One Friday night, I was in the car waiting for some guy for about ten minutes. This was just off Golf Avenue, there by Buckmaster Circle. I could hear him bawling at me from the steps: “You haven't got that cash register on have you?”

“No, but I've been waiting a while. How about getting in?”

“I'm going back in the house for a piss,” he said.

“All right, if you're doing that, I'm going to have to turn the meter on.”

He came down from the steps and started calling me every name under the sun.

“Listen,” I said, “are you going somewhere? Where are you headed to?”
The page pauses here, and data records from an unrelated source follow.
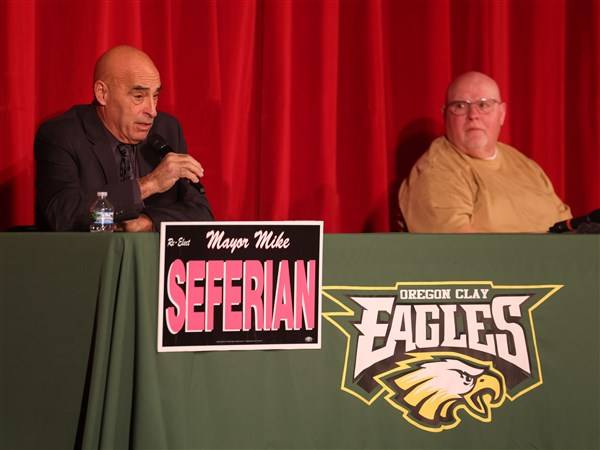 3 of 8 Oregon candidates appeared at moderated forum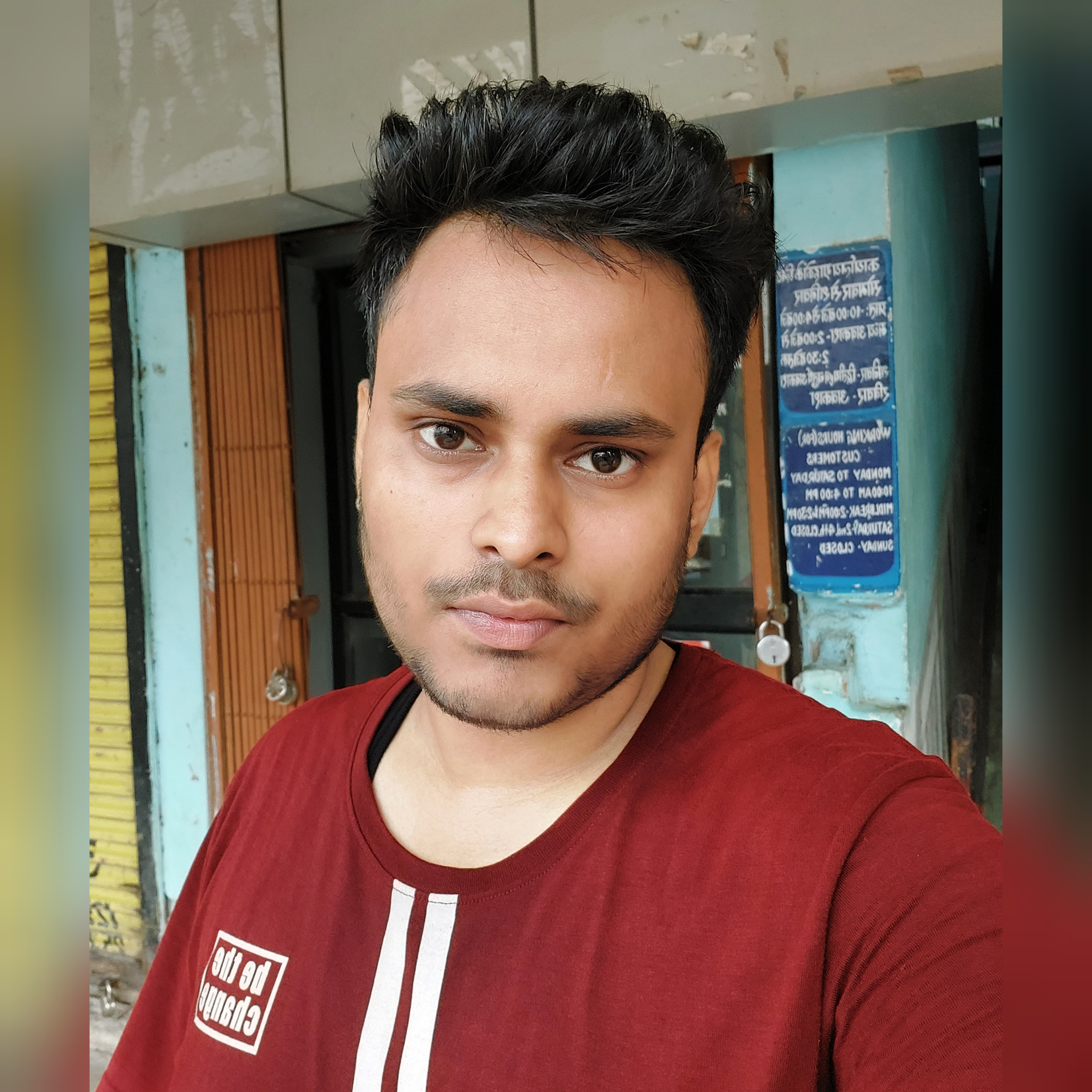GAURAV SHANDILYA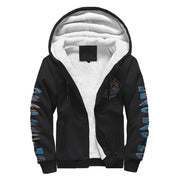 Drag Racing Forever Sherpa Jacket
He had a Sobeys bag full of beer, five or six bottles of beer. “I got a good mind to smack you right in the conk,” he said.

“If you think you can get away with it, be my guest.”

So he hauled off with the bag of beer. I struck him with a right jab, and he lunged at me and tried to tear my ear off. I had all kinds of scratches on the side of my face, and there was blood. I grabbed him and lifted up his eyelid with my index finger and shoved my thumb against his eye. “That's what it's going to cost you,” I said. As soon as I let go with my hands, he lunged at me again. I got him with an elbow and bounced his head off the windshield. Then his friend came out and tried to help him. He dove over him and pinned my hands beneath me. I tried to head-butt him and get my hands free. His buddy then took him by the hand: “Let's get out of here!”

“Yeah, get him out before I call the cops,” I said.

“Go ahead,” he said, “you call the cops. I saw it. You hit him first.”

It was that or get the face cut off me with a bag of beer.

“Get your beer,” his buddy said.

I knew what he was going to do. He faked like he was getting the beer and dove at me. I grabbed him by the hair and gave him another three quick ones. The next thing, about ten of them came running out of the house. I managed to get the car moving, but she wouldn't do much because the timing chain was broke. I coasted down over the hill—no brakes, no power steering—and got to Rickett's Road and radioed in: “Send me another cab and a tow truck.”